With that in mind, here are a few ways to make ice cream without an ice cream machine...
[h3]Easiest: Making Ice Cream With Man Power And A Freezer[/h3]
Putting the bowl in the freezer and stirring every hour or so is easy. Continue this process until the ice cream is frozen to your satisfaction.

Unfortunately, this method doesn't produce terribly good results. It'll tend to have big ice crystals in it, won't freeze as hard as you'd like, and takes a long time.

[h3]Making Ice Cream With A Ziplock Bag, Salt, And Ice [/h3]
  1. Put a small volume of base in a large Ziplock bag
  2. Use about a pint or pint and half of base with a two gallon ziplock, which goes nearly flat (so as to maximize the surface area exposed to the ice/salt - squeeze all the air out, too)
  3. Seal the bag
  4. Place this bag onto a bed of ice and then cover in more ice/salt
  5. Let sit for 20 minutes or so, take out of the ice, knead the starting to freeze mixture, put back in the ice for another 20 minutes.
  6. If you stop before it's solidly frozen, you can put the ice cream in a more elegent container. If you don't, you may have to slice the bag open to get it out.

[h3]Making Ice Cream With Liquid Nitrogen[/h3]
Freezing ice cream as fast as possible gives more and smaller crystals resulting in smoother ice cream. For this reason and the fact that liquid nitrogen can safely be added directly to your ingredients, probably make it the best possible choice to freeze ice cream. However, unless you've got a friendly cryogentics facillity or chemist, it's rather hard to get small volumes of liquid nitrogen.

Liquid nitrogen ice cream is a technique that requires a bit of practice to perfect. You can just dump a whole load in a whole of ice cream base and whisk, but you you get chunks of frozen mix or a giant frozen wad.

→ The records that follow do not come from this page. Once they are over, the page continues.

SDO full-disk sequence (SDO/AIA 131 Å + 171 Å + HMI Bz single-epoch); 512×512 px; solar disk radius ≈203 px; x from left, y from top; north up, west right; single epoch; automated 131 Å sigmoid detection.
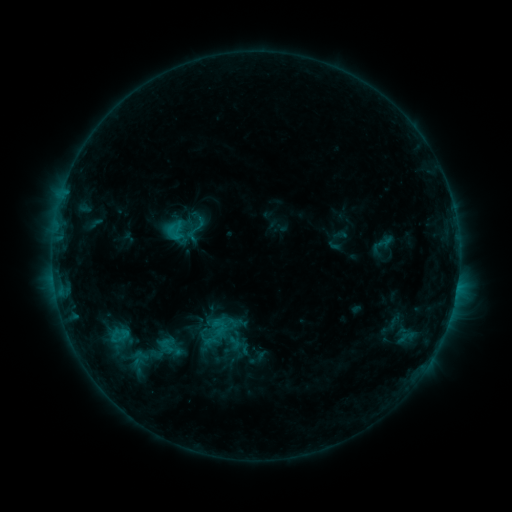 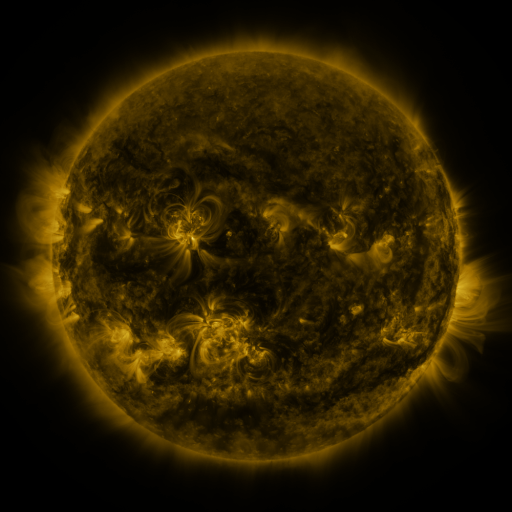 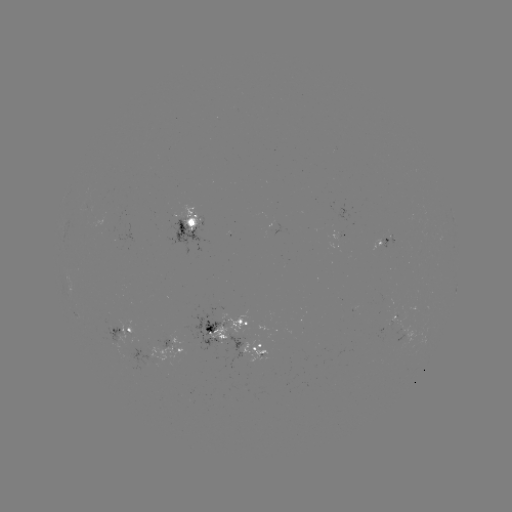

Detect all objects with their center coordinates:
sigmoid: (197, 226)
sigmoid: (166, 345)
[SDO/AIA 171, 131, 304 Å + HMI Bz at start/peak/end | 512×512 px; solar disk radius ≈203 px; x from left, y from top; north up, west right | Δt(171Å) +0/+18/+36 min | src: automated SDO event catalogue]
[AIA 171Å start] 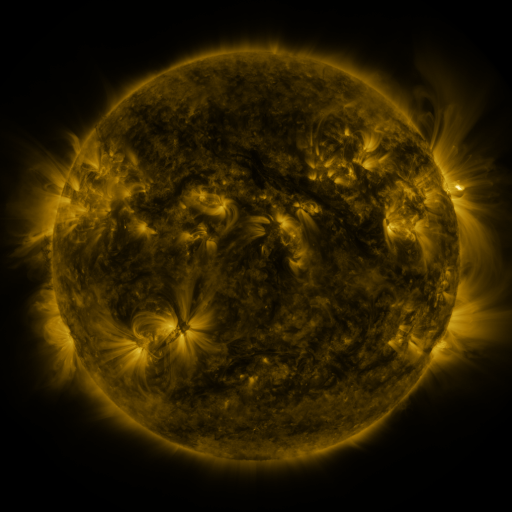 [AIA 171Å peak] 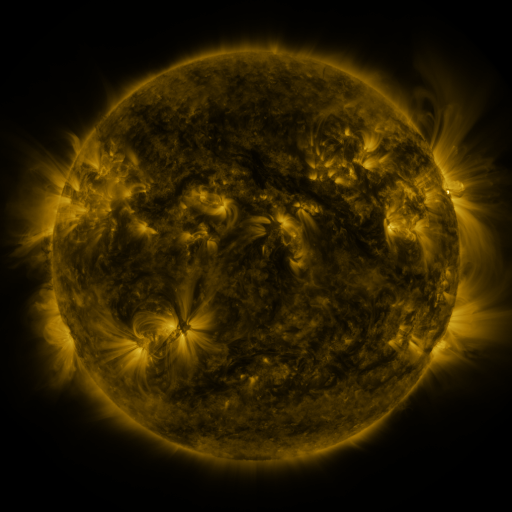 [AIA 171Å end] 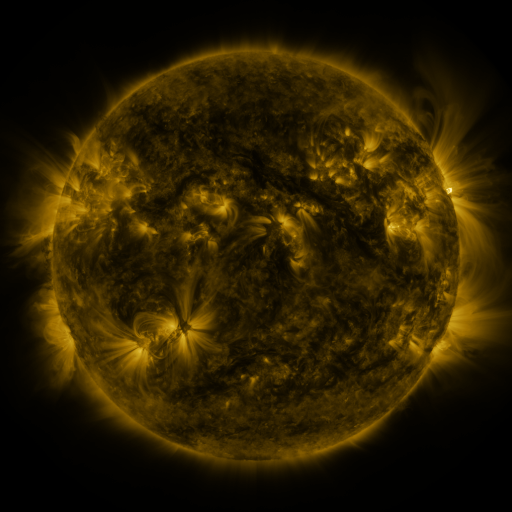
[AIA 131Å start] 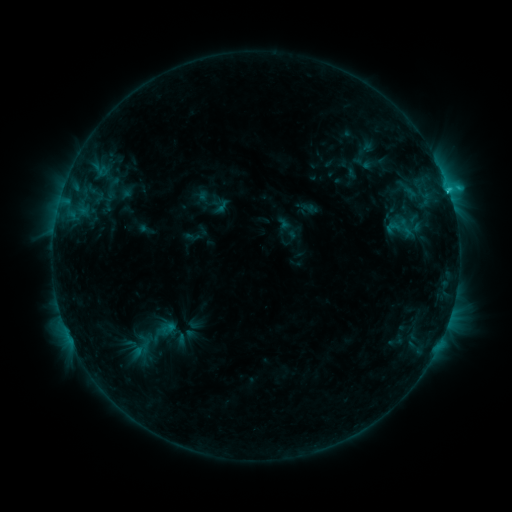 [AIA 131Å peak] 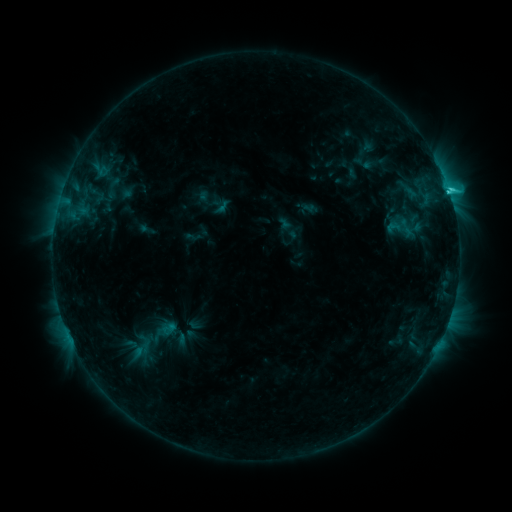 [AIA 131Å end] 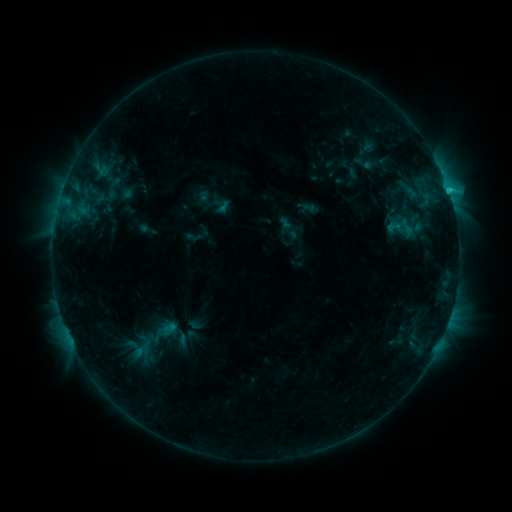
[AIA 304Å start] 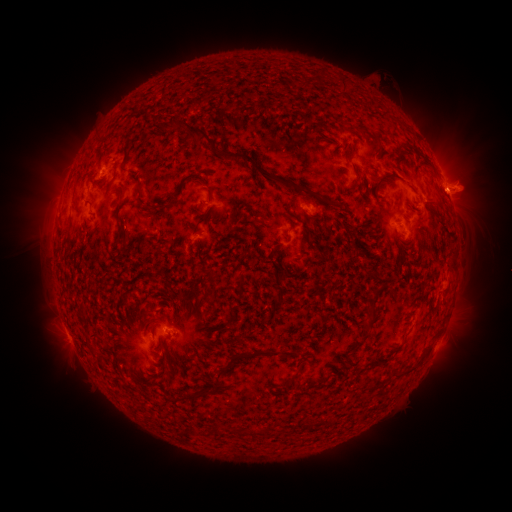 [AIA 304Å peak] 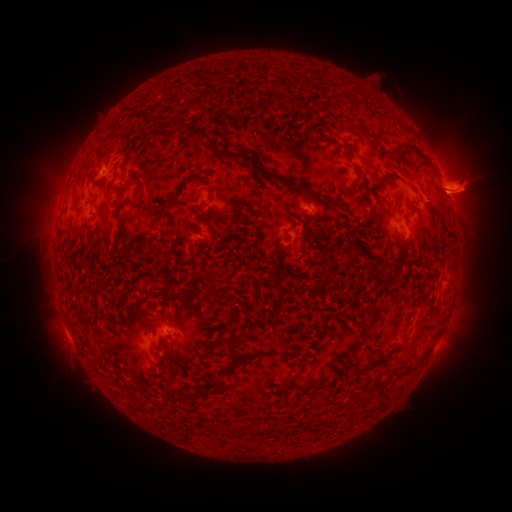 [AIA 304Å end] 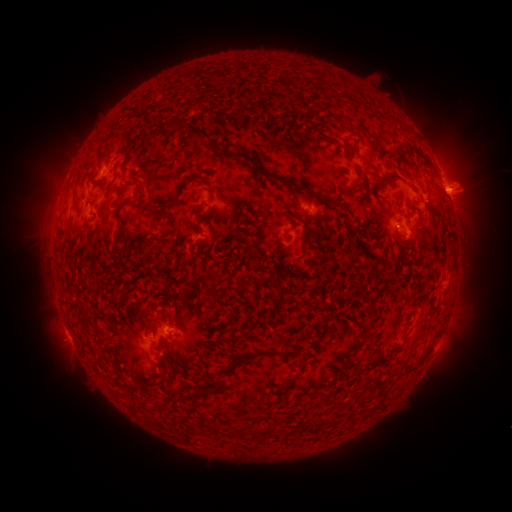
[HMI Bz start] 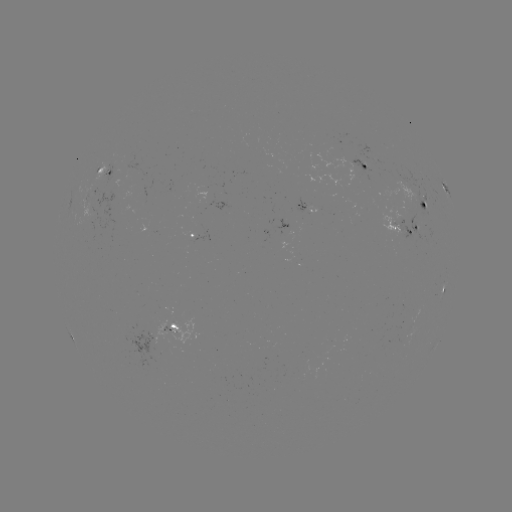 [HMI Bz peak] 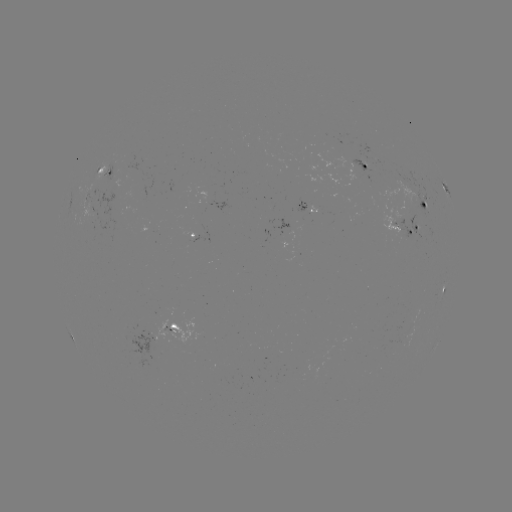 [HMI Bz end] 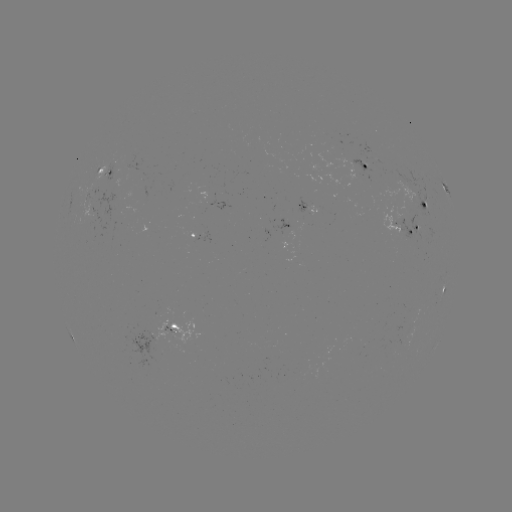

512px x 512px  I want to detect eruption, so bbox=[414, 107, 511, 294].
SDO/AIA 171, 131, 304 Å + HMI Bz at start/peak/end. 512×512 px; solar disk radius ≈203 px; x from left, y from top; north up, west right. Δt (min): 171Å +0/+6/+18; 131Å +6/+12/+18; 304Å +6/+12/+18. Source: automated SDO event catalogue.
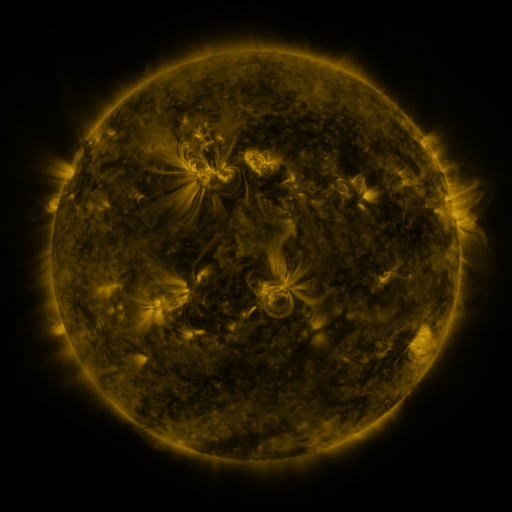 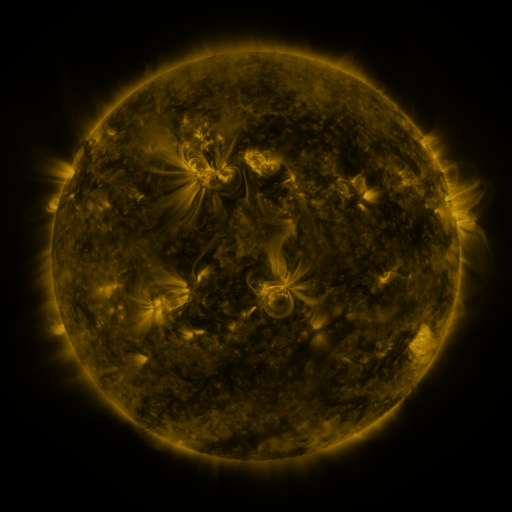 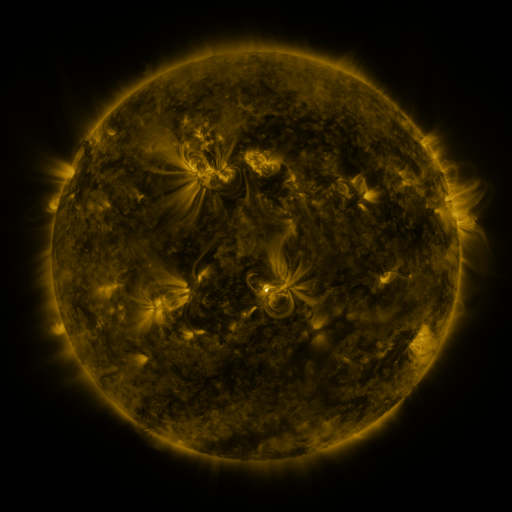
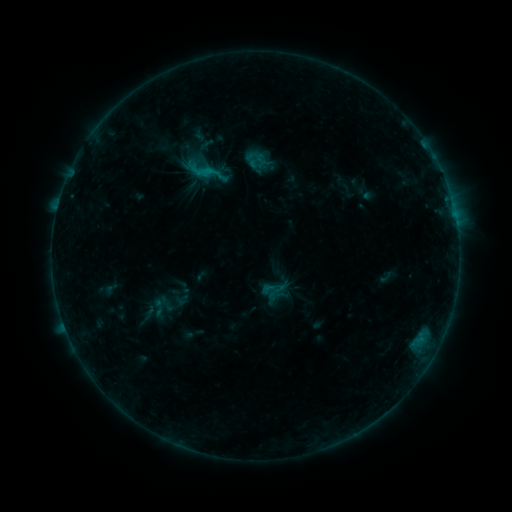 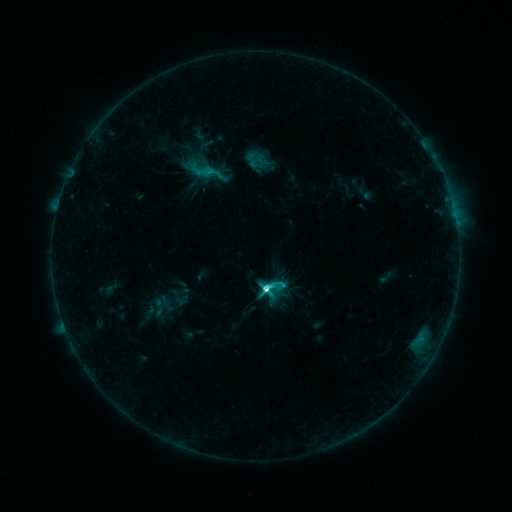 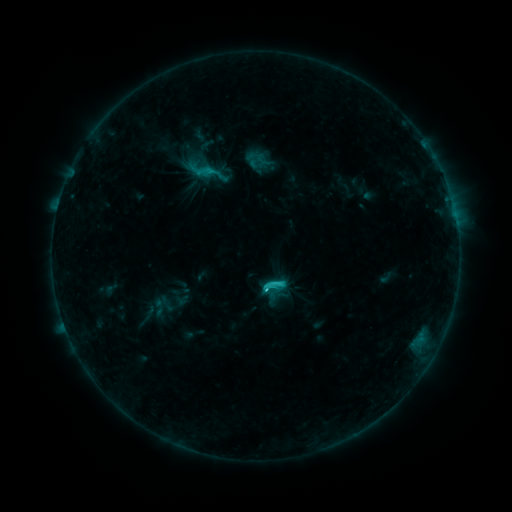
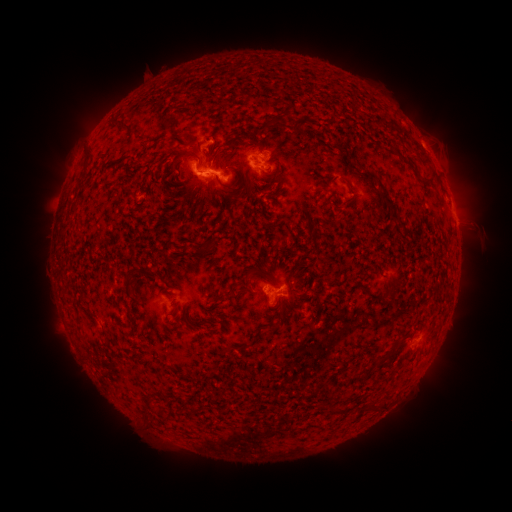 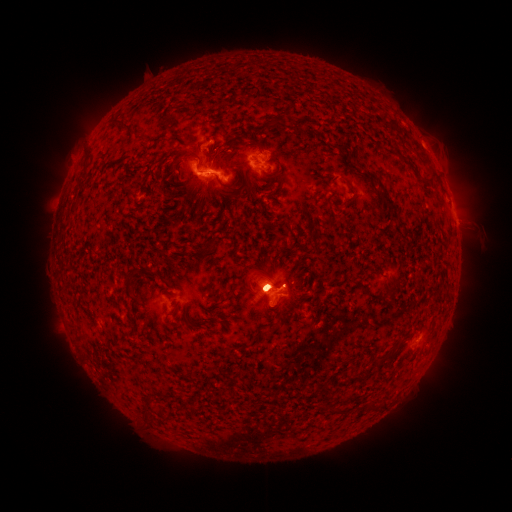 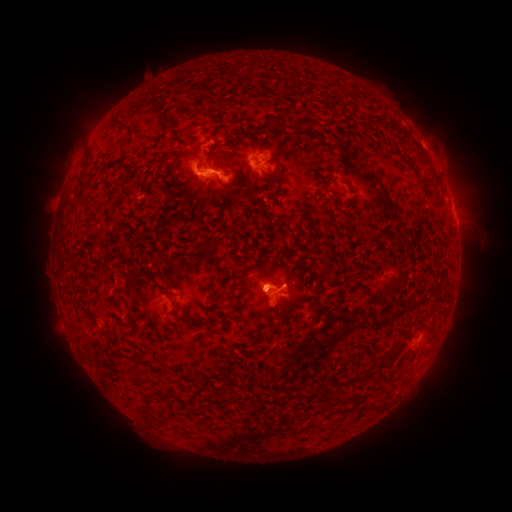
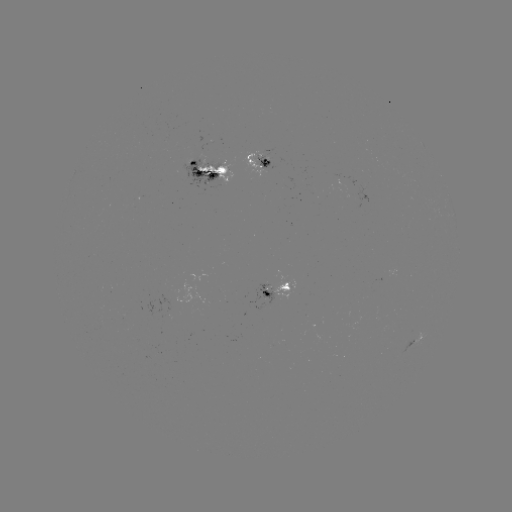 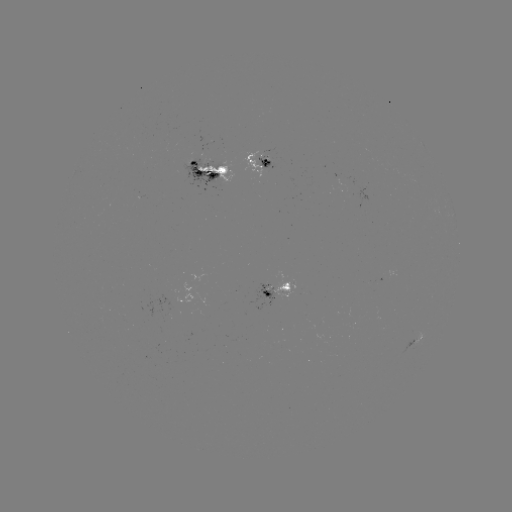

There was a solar flare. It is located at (262, 287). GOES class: C7.2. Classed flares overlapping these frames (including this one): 1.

The key is to (despite want to achieve quick freezing) take it slowly... take about a few minutes to incorporate the liquid nitro into the mix while keeping the sides of the bowl cool but not painful to the touch, this will prevent the sides from completely freezing over and make the ice cream/sorbet spinnable. For this, you can use a stand mixer with the paddle attachment.  If you do it right you will have the smoothest frozen dessert without undesirable lumps of or chunks of frozen stuff.

[h3]Making Ice Cream With Dry Ice[/h3]
If not into nitrogen another fast and easy way is using dry ice. Dry Ice is much easier to find than liquid nitrogen and is just as fun.

Using Dry Ice
  • To find dry ice check with a place that refills fire extinguishers and other CO2 bottles like those for kegerators. It's usually around $2 a pound.
  • You could also discharge a fire extinguisher into a pillow case to get it.
  • Dry ice can be stored in a cooler for 12 hours or so. (No airtight coolers!)
  • 3-5 lbs is enough for a batch of ice cream depending on how long you wait to use it.

Fire extinguishers need to have food grade CO2 so it should be safe to add directly to your ingredients as well. The catch is that your ice cream will take on a bunch of CO2 and actually come out carbonated! Kind of funky for typical vanilla but you can make a champagne sorbet that fizzes like champagne in your mouth and people are blown away by the effect!

This method is also really good for tailgaiting. Use the dry ice to keep your coolers cold and then bring a big metal bowl and make ice cream at the game the whole fog thing puts on quite a show.

To avoid the carbonation affect a container with your ingredients can be dipped into a slurry of dry ice and liquid. The ideal liquid will have a freezing point well under -110F like Alcohol or Acetone (be sure that it won't melt your bag if you use one!) This slurry will give you a maximum heat transfer to your container. You'll definitely want gloves for this and any handling of dry ice by the way.